Implement exclusion of zero-mapped synapses from IHC segmentation

constantinpape · constantinpape · commit 3db9e24cd714 · 2025-07-31T16:11:29.000+02:00
diff --git a/flamingo_tools/validation.py b/flamingo_tools/validation.py
@@ -37,6 +37,13 @@ def _parse_annotation_path(annotation_path):
     return cochlea, slice_id
 
 
+def _get_table(fs, cochlea, seg_name):
+    internal_path = os.path.join(BUCKET_NAME, cochlea, "tables",  seg_name, "default.tsv")

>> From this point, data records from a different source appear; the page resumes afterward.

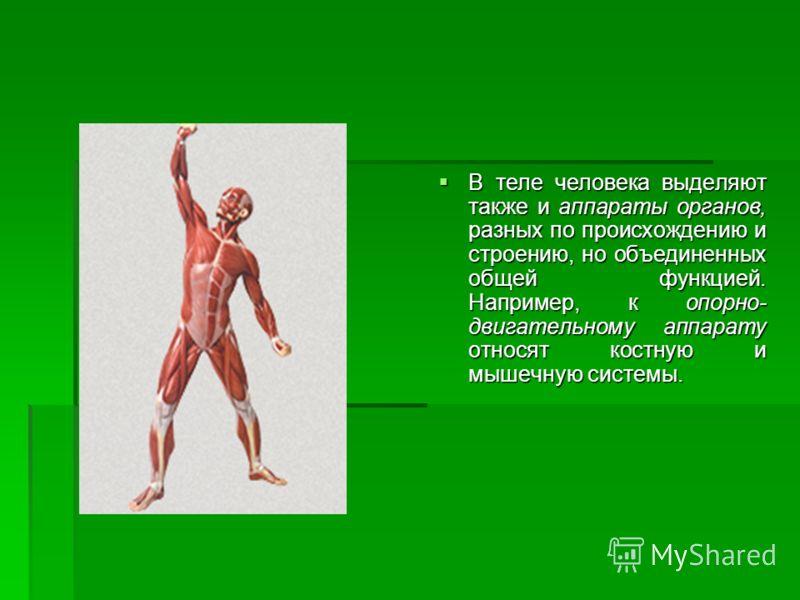 В теле человека выделяют также и аппараты органов, разных по происхождению и строению, но объединенных общей функцией. Например, к опорно- двигательному аппарату относят костную и мышечную системы. В теле человека выделяют также и аппараты органов, р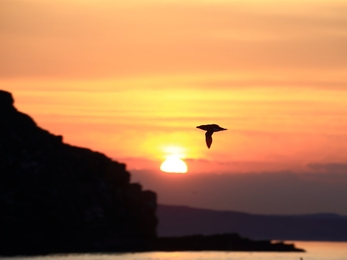 Razorbill flying by Isle of Muck. Sunset in background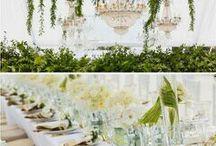 Svatební výzdoba - zelená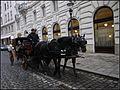 Wiedeń - zaczarowana dorożka - panoramio.jpg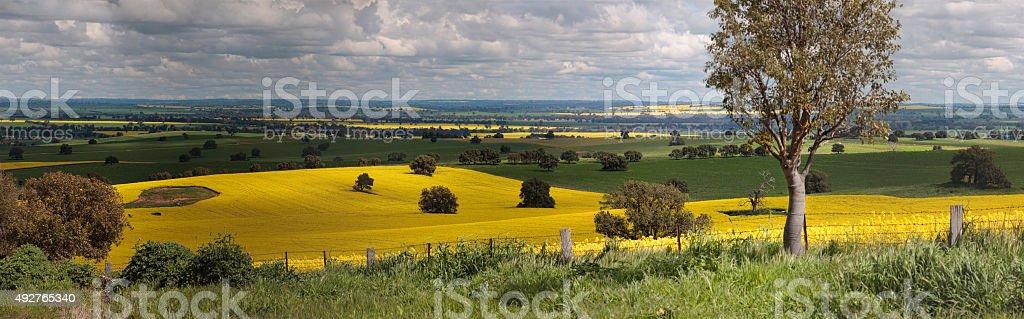 Rural farmlands panorama stock photo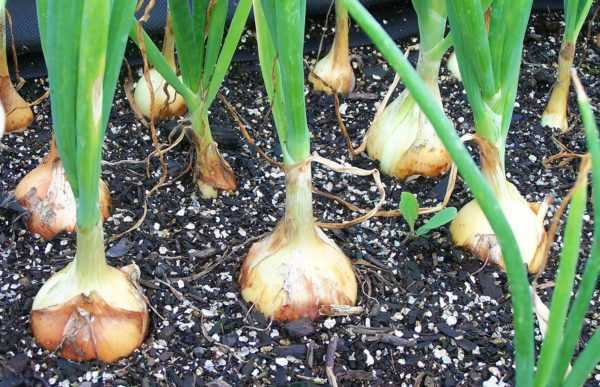 How and when to remove onions from the garden
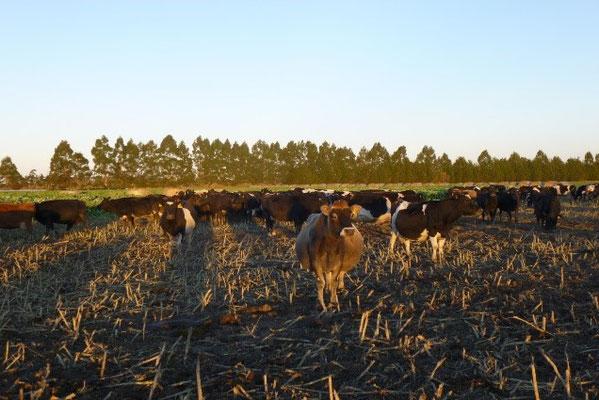Kühe auf dem Grünkohlfeld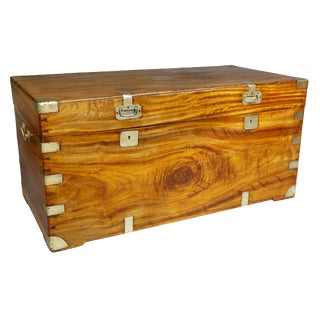 Chinese Export Camphorwood Trunk For Sale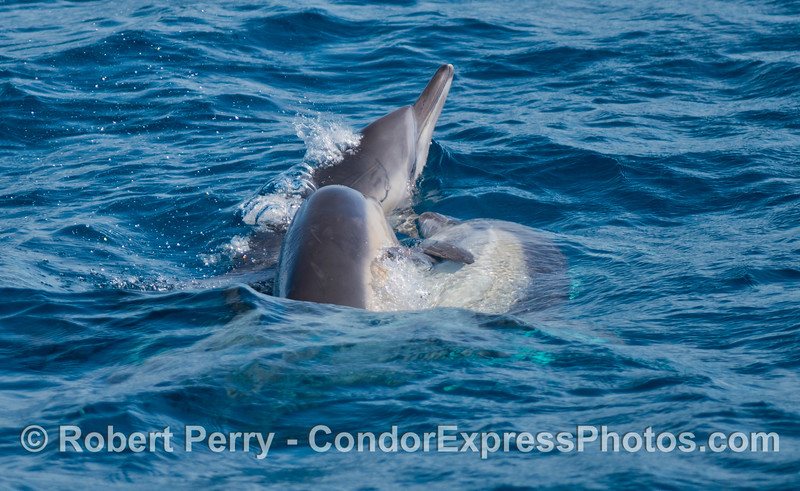 Long-beaked common dolphins (<em>Delphinus capensis</em>) socializing in a group.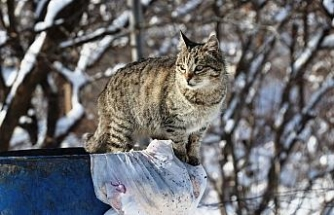 Aç kalan kediler çöp konteynerlerine dadandı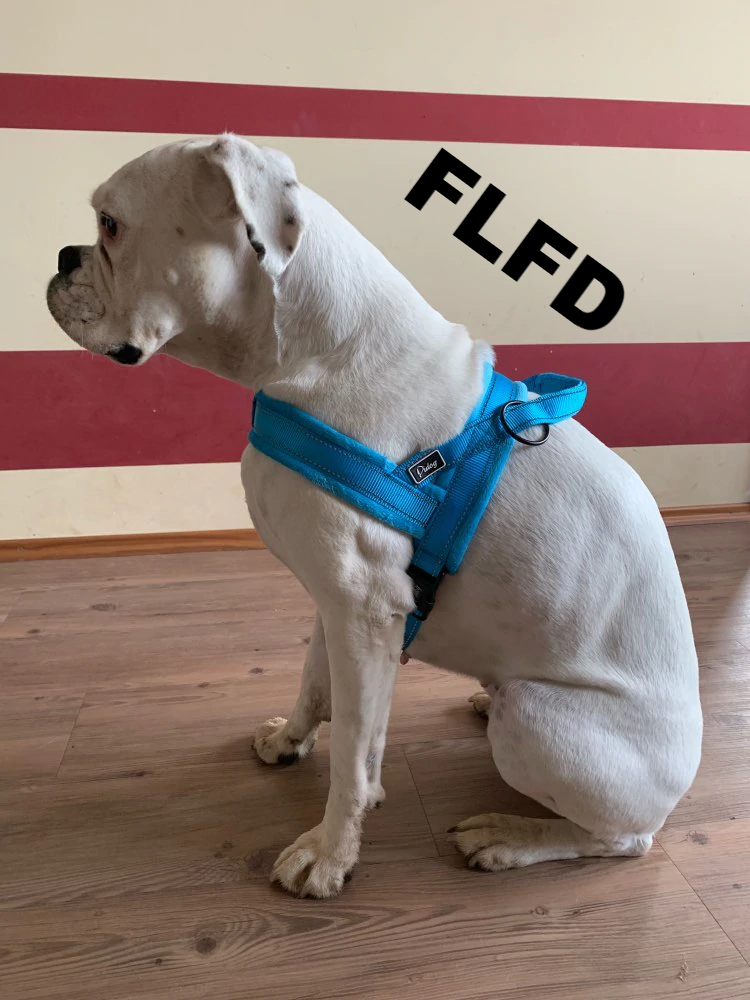 FLFD - Nylon Reflective Harness Vest Soft Flannel Padded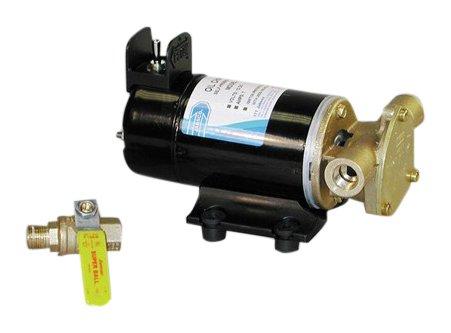 Jabsco 17830-0012 12V Oil Change Pump by Jabsco
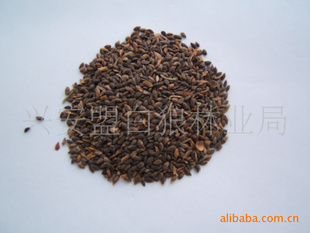产地供应白扦云杉2011年新种子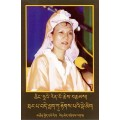 ●Sample Booklet - Tibetan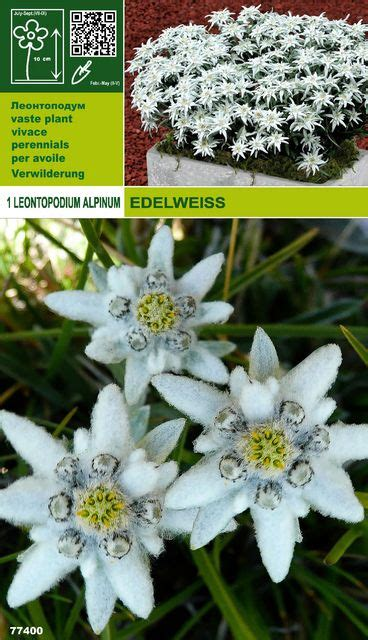 leontopodium alpinum edelweiss  pflanzen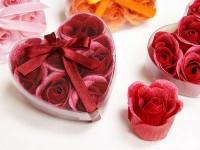 Mýdlová poupátka růží bordo...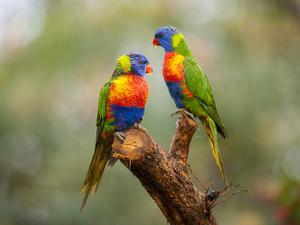 Rainbow Lorikeets, Trichoglossus Haematodus by Joel Sartore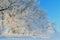 Stock Image :  Berijpte Bomen bij Zonsopgang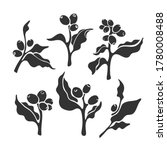 plant set. vector coffee branch.... | Shutterstock .eps vector #1780008488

+    with fs.open(internal_path, "r") as f:
+        table = pd.read_csv(f, sep="\t")
+    return table
+
+
 def fetch_data_for_evaluation(
     annotation_path: str,
     cache_path: Optional[str] = None,
@@ -45,6 +52,7 @@ def fetch_data_for_evaluation(
     components_for_postprocessing: Optional[List[int]] = None,
     cochlea: Optional[str] = None,
     extra_data: Optional[str] = None,
+    exclude_zero_synapse_count: bool = False,
 ) -> Tuple[np.ndarray, pd.DataFrame]:
     """Fetch segmentation from S3 matching the annotation path for evaluation.
 
@@ -57,6 +65,8 @@ def fetch_data_for_evaluation(
             Choose [1] for the default componentn containing the helix.
         cochlea: Optional name of the cochlea.
         extra_data: Extra data to fetch.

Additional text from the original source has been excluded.